Images of war's ambiguity

After a bomb shattered the small Colombian town of Granada in 2000, it was overrun first by guerrillas, then by paramilitaries. It was just one more chapter in a 40-year armed conflict between multiple factions engulfing the country-one too complex even to be termed a civil war. Still, amid the barely cleared rubble, Granada's inhabitants found the strength to march through the streets bearing a huge, beautifully handmade sign declaring their devastated home a "territory of peace".

Colombian photojournalist Jesús Abad Colorado captured this extraordinary moment of resilience on film, and it's now one of 24 of his black-and-white images, all from the past decade, on display at the Museum of Anthropology starting Tuesday (March 28). Titled A Visual Journey on Memory, Place and Displacement, the series shows the impact of constant violence and mass forced migration of Colombians, as well as their varied expressions of hope and remembrance.

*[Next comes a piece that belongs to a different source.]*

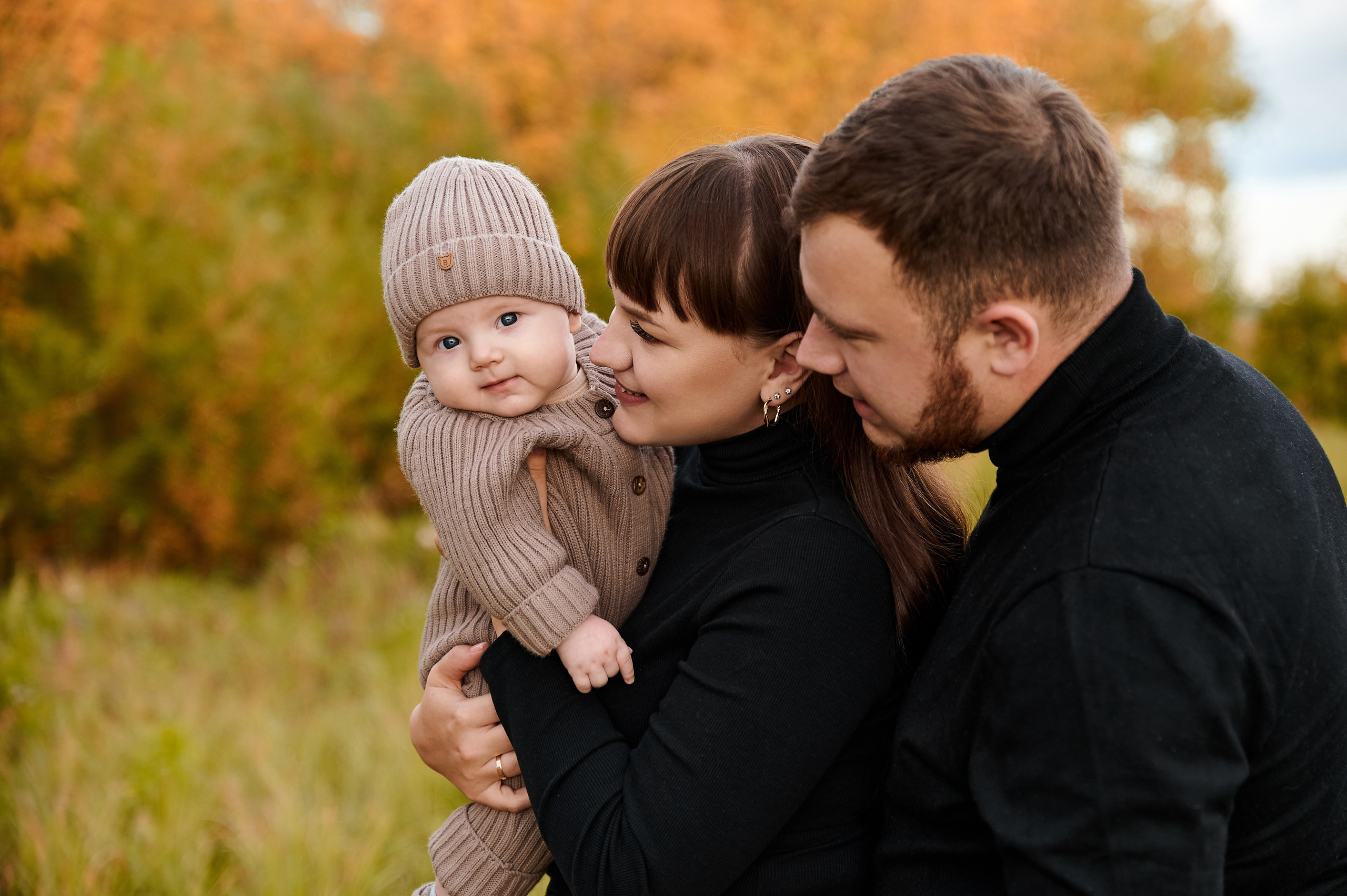 Места для фотосессии — Ишим. Свадебный и портретный фотограф в Тюмени Женя Черемнова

"What you can say about this conflict is that the main victims are civilians, but not because they are taking sides," explains Pilar Riaño-Alcalá, a Colombia native and an assistant professor at UBC's school of social work who, with a team of volunteers, has brought the photos to a larger public. Instead, she says in an interview on campus, millions are caught between warring factions, tarred by presumed associations, and forcibly uprooted or even killed. Somehow they must manage to endure, trying to lead a semblance of normal life amid the chaos.

It's these glimpses of the human spirit that Abad Colorado reveals, whether through a shot of a young guerrilla boy laughing as any child might-except that he's got a bandoleer full of ammunition slung around his body. Or in the image of a toddler clutching her beloved pet speckled hen, the one thing she's chosen to take along from her former home during a sudden relocation of her whole village by the armed forces.

"Those are the ambiguities of living amid the war," says Riaño-Alcalá, who adds that Abad Colorado has been kidnapped twice and remains at constant risk. "The way he likes to talk about his work is 'against forgetting', as a work of memory, and definitely [with] himself as a witness." Abad Colorado is perhaps the only photographer to chronicle what is happening in his country; his images will undoubtedly play an important historical role.

But it's the personal dimension that is most potent. From the men playing street dominoes as a casket is carried by to the little boy buttoning the shirt of what appears to be his dead father, the images are a record of a human tragedy so unrelenting-so mundane, perhaps-that it has mostly fallen off the Canadian news radar.